(REQUEST 1)
In the given passage, what order of pancakes from bottom to top makes an ideal stack?

(GIVEN PASSAGE)
-- Begin --
Optional<Vector<int>> findSquareSequence(int n) {
    /* Validate input. */
    if (n < 0) {
        error("Don't be so negative!");
    }

    /* Build a set of the numbers 1, 2, 3, ..., n. */
    Set<int> options;
    for (int i = 1; i <= n; i++) {
        options += i;
    }
    return findSequenceRec(options, Nothing);
}

We can also just use our traditional soFar parameter approach, which looks like this:

Optional<Vector<int>> findSequenceRec(const Set<int>& unused,
                                      const Vector<int>& soFar);

Optional<Vector<int>> findSquareSequence(int n) {
    /* Validate input. */
    if (n < 0) {
        error("Don't be so negative!");
    }

    /* Build a set of the numbers 1, 2, 3, ..., n. */
    Set<int> options;
    for (int i = 1; i <= n; i++) {
        options += i;
    }
    return findSequenceRec(options, { });
}

Optional<Vector<int>> findSequenceRec(const Set<int>& unused,
                                      const Vector<int>& soFar) {
    /* Base Case: If all numbers are used, we have our sequence! */
    if (unused.isEmpty()) {
        return soFar;
    }

    /* Recursive Case: Some number comes next. Try each of them and see which
     * one we should pick.
     */
    for (int next: unused) {
        /* We can use this if either
         *
         * 1. the sequence is empty, so we're first in line, or
         * 2. the sequence is not empty, but we sum to a perfect square
         *    with the previous term.
         */
        if (soFar.isEmpty() ||
            isPerfectSquare(next + soFar[soFar.size() - 1])) {
            /* See what happens if we extend with this number. */
            auto result = findSequenceRec(unused - next, soFar + next);
            if (result != Nothing) {
                return result;
            }
        }
    }

    /* Tried all options and none of them worked. Oh well! */
    return Nothing;
}

Problem Three: Mmmmm… Pancakes!

Bill Gates is famous for a number of things – for his work at Microsoft, for his wide-scale philanthropy through the Bill and Melinda Gates Foundation, and, oddly enough, for a paper he co-authored about flip-ping pancakes.

Imagine you have a stack of pancakes of different diameters. In an ideal pancake stack, the kind of pancake stack you’d see someone photograph and put on Instagram, the pancakes would be stacked in decreasing order of size from bottom to top. That way, all the delicious syrup and melted butter you put on top of the pancakes can drip down onto the rest of the stack. Otherwise, you’ll have a bigger pancake on top of a smaller one, serving as an edible umbrella that shields the lower pancakes from all the deliciousness you’re trying to spread onto them.
-- End --
(REQUEST 2)
State how many lines of the records below contain the string "solar". Case counts. Give only the number.

(RECORD EXTRACTS)
-- Begin --
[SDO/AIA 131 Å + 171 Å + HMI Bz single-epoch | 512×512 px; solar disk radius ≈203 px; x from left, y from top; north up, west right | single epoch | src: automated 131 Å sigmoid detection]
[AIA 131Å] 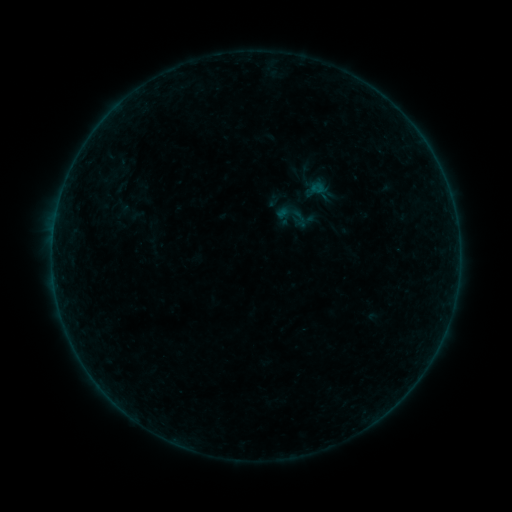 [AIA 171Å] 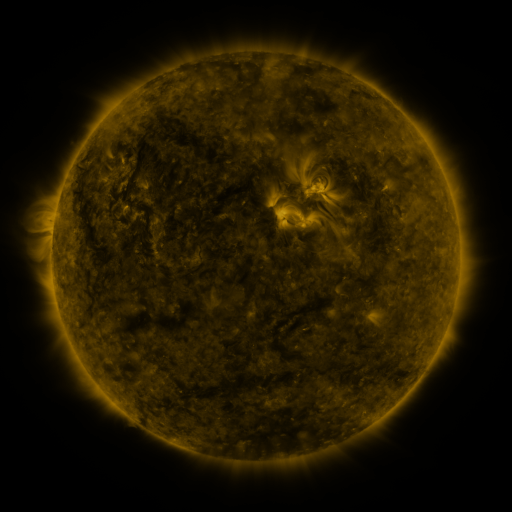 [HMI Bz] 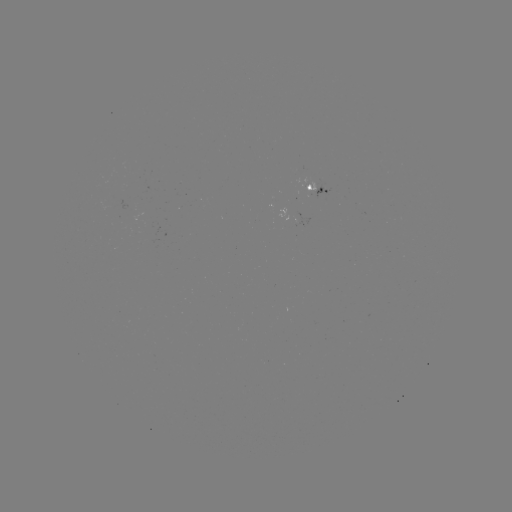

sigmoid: (275, 198, 311, 234)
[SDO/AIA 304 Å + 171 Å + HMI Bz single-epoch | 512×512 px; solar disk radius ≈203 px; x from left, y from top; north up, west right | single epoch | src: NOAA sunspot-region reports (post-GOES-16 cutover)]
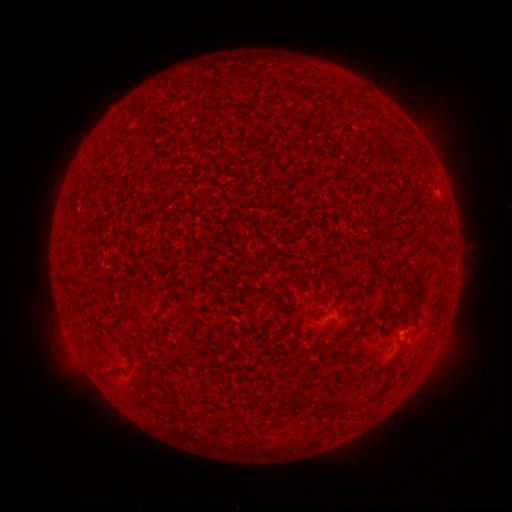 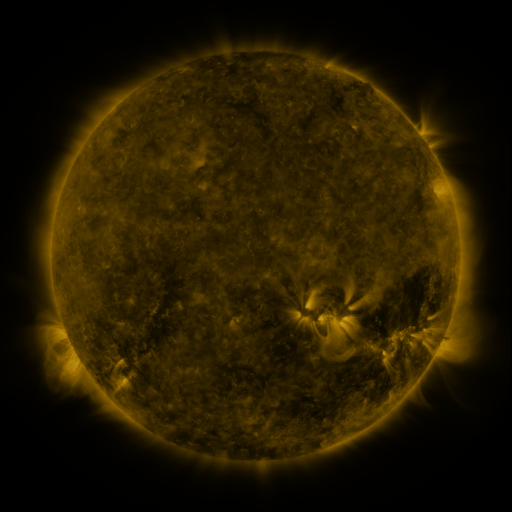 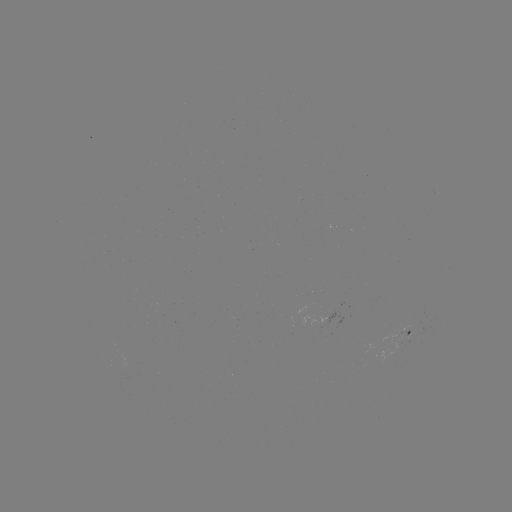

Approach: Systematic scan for spotted active region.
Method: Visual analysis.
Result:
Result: spotted active region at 410,331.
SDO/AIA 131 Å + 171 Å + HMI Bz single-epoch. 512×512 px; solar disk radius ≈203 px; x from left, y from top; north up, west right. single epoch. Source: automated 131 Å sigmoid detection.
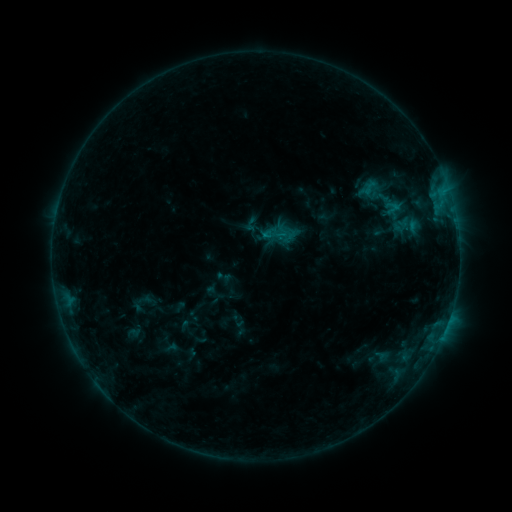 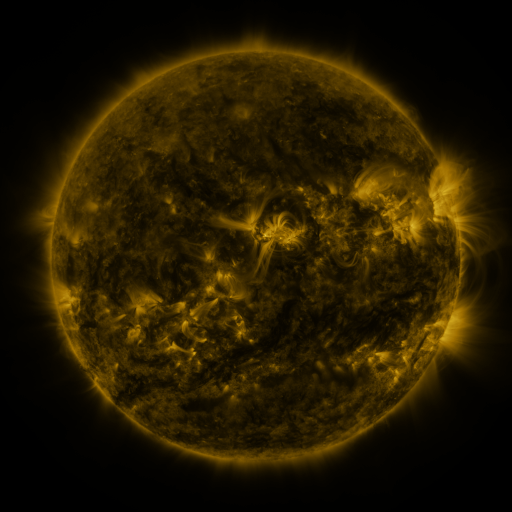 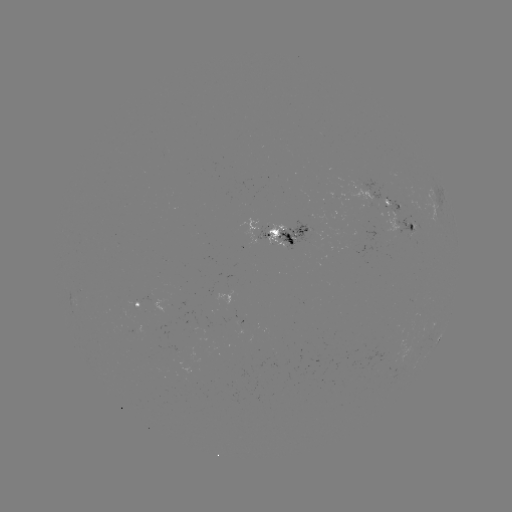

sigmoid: (345, 169, 429, 228)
-- End --
(COMPLETE ANSWER 1)
Decreasing order of size from bottom to top.

(COMPLETE ANSWER 2)
3